Accelerating up the motorway slip road, the Ampera charges hard and deceptively quickly up to 50mph, but by then the single-speed electric motor's flat torque curve has begun a nose dive and acceleration at high speeds is poor.

The 0-62mph time of 9 seconds and top speed of 100mph are an indication of this - most family hatchbacks with that sort of sprint capability will have a top speed of nearer 130mph.

General Motors is working on the problem and this autumn plans to unveil a mechanical direct-drive from the engine to the front wheels through the existing twin-clutch planetary gearbox.

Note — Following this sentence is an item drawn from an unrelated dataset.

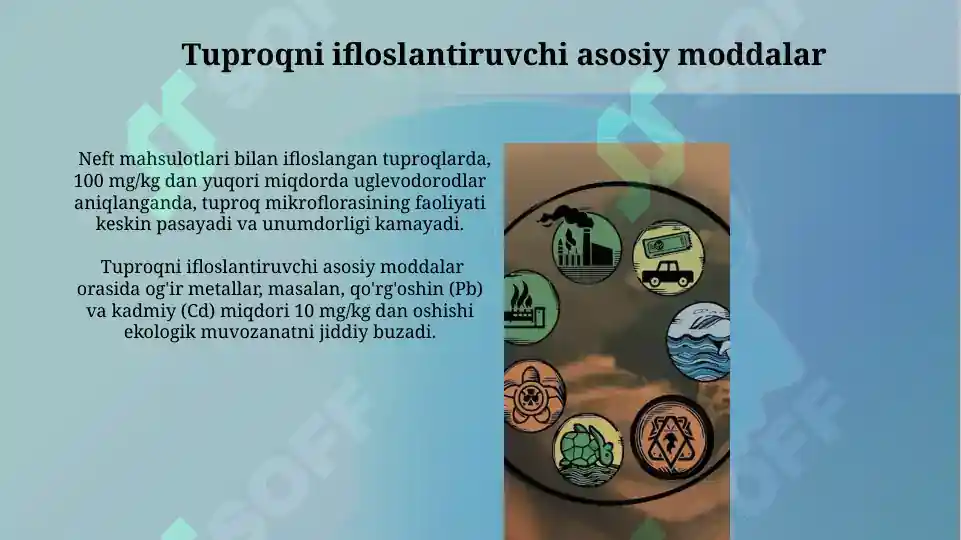 Tuproqni ifloslantiruvchi asosiy moddalar

Neft mahsulotlari bilan ifloslangan tuproqlarda, 100 mg/kg dan yuqori miqdorda uglevodorodlar aniqlanganda, tuproq mikroflorasining faoliyati keskin pasayadi va unumdorligi kamayadi.

Tuproqni ifloslantiruvchi asosiy moddalar orasida og'ir metallar, masalan, qo'rg'oshin (Pb) va kadmiy (Cd) miqdori 10 mg/kg dan oshishi ekologik muvozanatni jiddiy buzadi.

SOFF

This would reduce the energy losses of turning petrol power into electricity to drive the car at high speeds, and would also give the Ampera more spritely overtaking performance.

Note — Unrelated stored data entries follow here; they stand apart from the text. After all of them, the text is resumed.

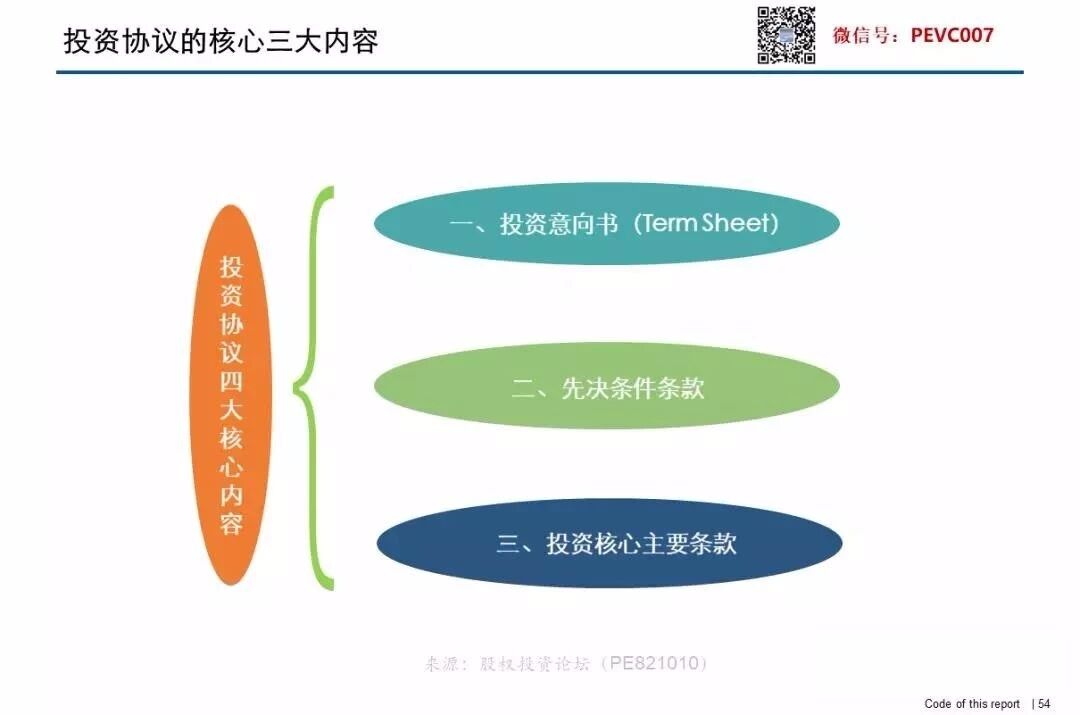 投资协议的核心三大内容

微信号：PEVC007

投资协议四大核心内容

一、投资意向书（Term Sheet）

二、先决条件条款

三、投资核心主要条款

来源：股权投资论坛（PE821010）

Code of this report | 54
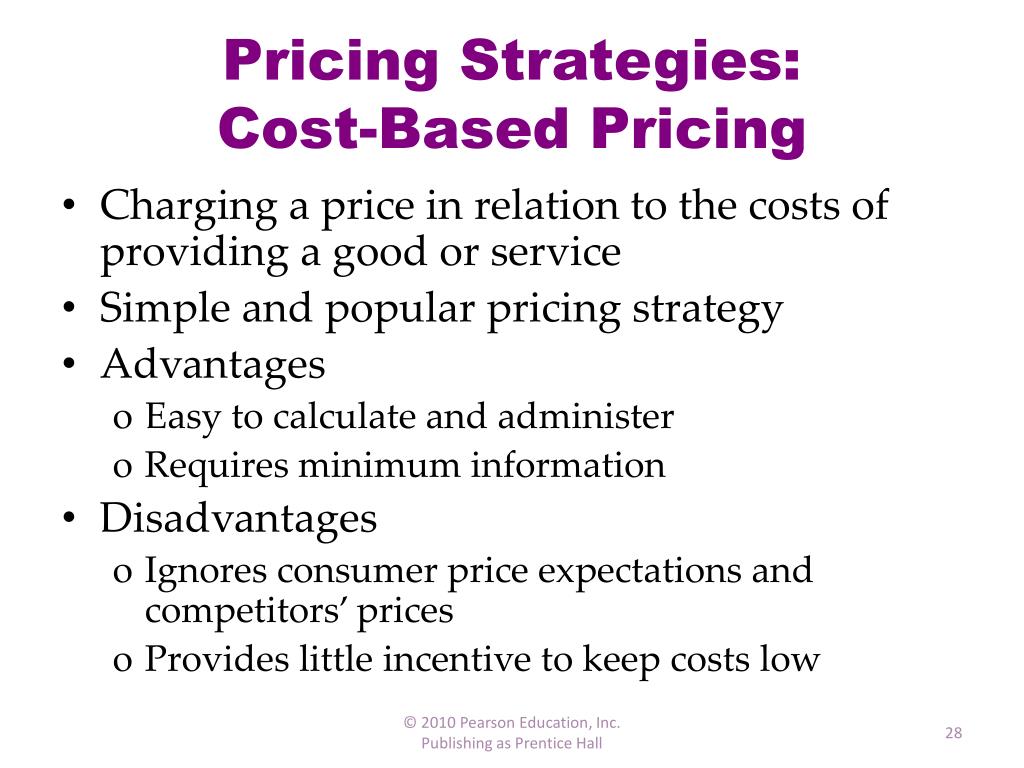 Pricing Strategies:
Cost-Based Pricing

• Charging a price in relation to the costs of providing a good or service
• Simple and popular pricing strategy
• Advantages
o Easy to calculate and administer
o Requires minimum information
• Disadvantages
o Ignores consumer price expectations and competitors' prices
o Provides little incentive to keep costs low

© 2010 Pearson Education, Inc.
Publishing as Prentice Hall

28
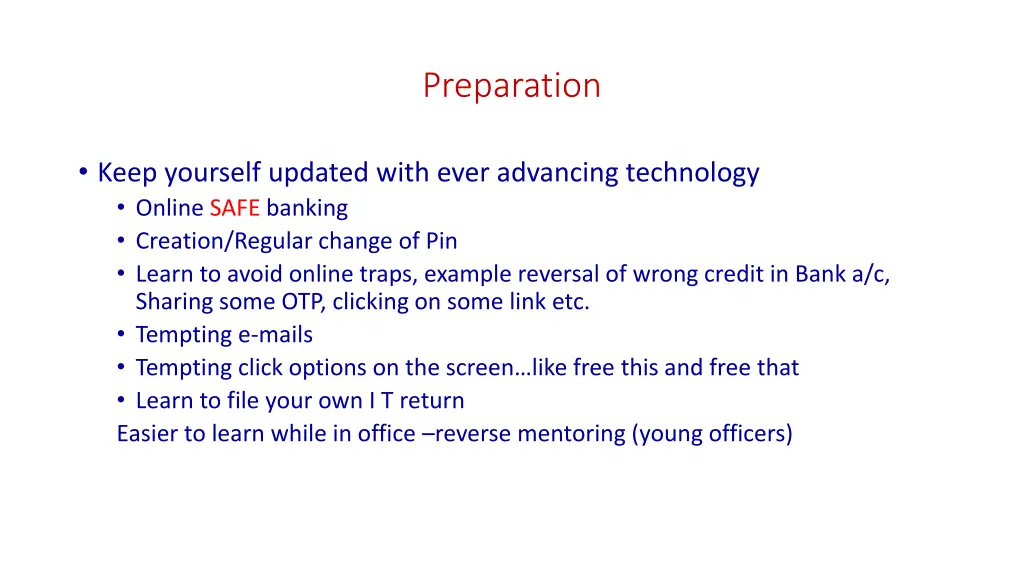 Preparation

• Keep yourself updated with ever advancing technology
  • Online SAFE banking
  • Creation/Regular change of Pin
  • Learn to avoid online traps, example reversal of wrong credit in Bank a/c, Sharing some OTP, clicking on some link etc.
  • Tempting e-mails
  • Tempting click options on the screen…like free this and free that
  • Learn to file your own I T return
  Easier to learn while in office –reverse mentoring (young officers)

GM is also considering an "electric-only" button so drivers can save their 40-mile battery range for use in restricted urban areas.

Noise levels are low at motorway speeds, although you can hear the engine working hard when you floor the throttle and there's a fair bit of wind noise on this very early car with ill-fitting panels. Again, the ride is acceptable given the hard, low-rolling resistance tyres fitted and while the steering feels artificial it is well weighted and direct.

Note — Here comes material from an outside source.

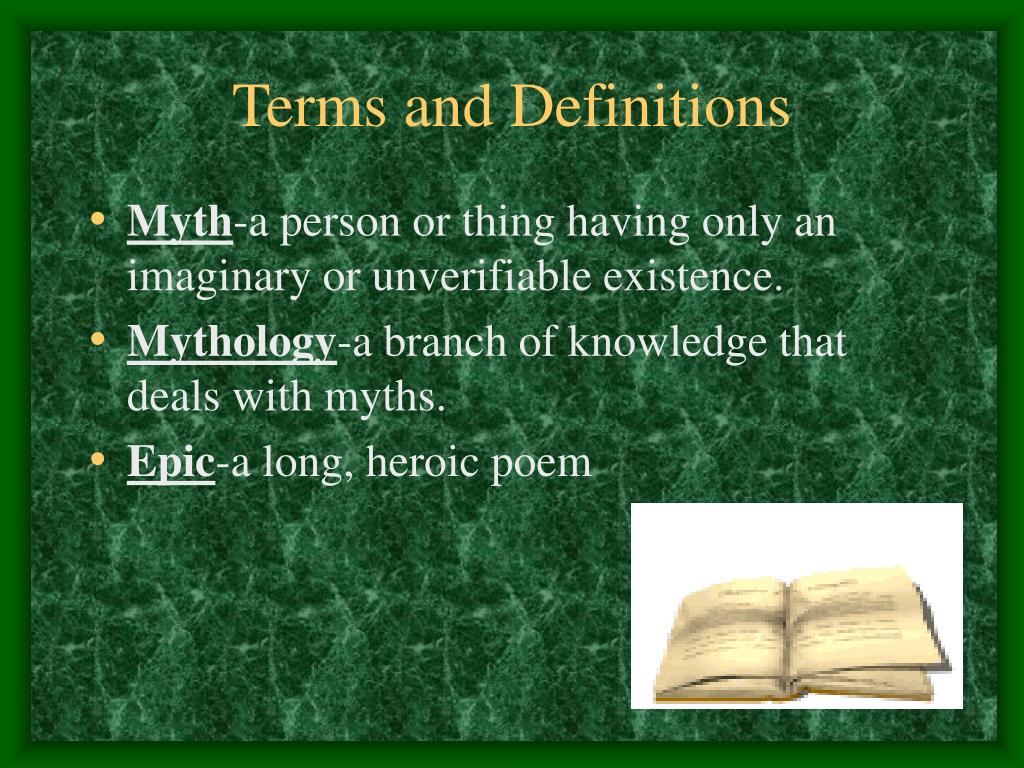 Terms and Definitions

• Myth-a person or thing having only an imaginary or unverifiable existence.
• Mythology-a branch of knowledge that deals with myths.
• Epic-a long, heroic poem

With the battery mounted low and centrally in the bodyshell, the handling is predictable, if a little stodgy. The tyres give up the ghost early and soon after the accompanying engineer reminds you that you are driving a priceless engineering prototype.

The brakes are good, but like Honda's new CR-Z hybrid they rely on an electronic deceleration map to modulate the friction brakes and recharging. The result is a strong set of anchors, but a strange-feeling pedal.

That's it for the rest of the major controls because the driveline is totally automatic, with just a Low setting for the transmission which increases the recharging capacity to a peak of 30kW.

No one disputes that electric power is a technology of the future, but there are different ways to skin the cat. While the Ampera is still flawed in places and expensive, it offers the singular advantage of a real-world range and performance.

You could drive this car to the shops or to Moscow and it's not going to leave you stranded by the side of the road. Wouldn't it be even better if it were built in Britain?

The race to build the Ampera

Ellesmere Port is Vauxhall's only car factory in the UK since the closure of the Luton Vectra plant. Its 2,000 production staff make the Astra five-door hatchback, the Astra van and, from this year, the new Astra Sports Tourer estate.

It is one of three European plants that produces the Astra (the others are Bochum-Laer in Germany and Gliwice in Poland) and there is stiff competition between them to build the battery-electric Ampera, which is based on the Astra chassis known as Delta II.

Various General Motors panjandrums have praised the production efficiency and quality of the plant in the past, but it's also isolated from an electric component supplier base, with a sterling-based wage cost structure which is by turns an advantage and a drawback.

Tony Francavilla, the plant manager, acknowledges that it could use a better component supplier base, but says its secret advantage in the race to build the Ampera is "British ingenuity".

"It's a key ingredient," he says. "During the economic downturn we've been training our workers and look at what they are making," he gestures at the Astra models running down the line.

"The Astra is the leader in retail sales in the UK and of that I am most proud. The public don't just want a good price like fleet managers, they sit in the vehicle and they want great workmanship and quality, and we are delivering.

"The Ampera is history in the making," he adds. "And although we've got plenty of work right now, we all want to build it."

THE FACTS

Tested: Vauxhall Ampera extended-range, battery-electric, five-door hatchback

Price/availability: Estimate: £30,000 to £35,000 with battery included/ On sale 2012.

Power/torque (estimated): 111kW (148bhp) electric motor, 74bhp, 1.4-litre petrol engine, 16kW/h lithium-ion battery.

Top speed: limited to 100mph

Acceleration: 0-62mph in 9sec

Fuel economy (Combined under EU calculation): 175mpg

CO2 emissions: 40g/km

VED band: A (free)

Verdict: Clever and highly promising idea with the potential to turn car-making upside down.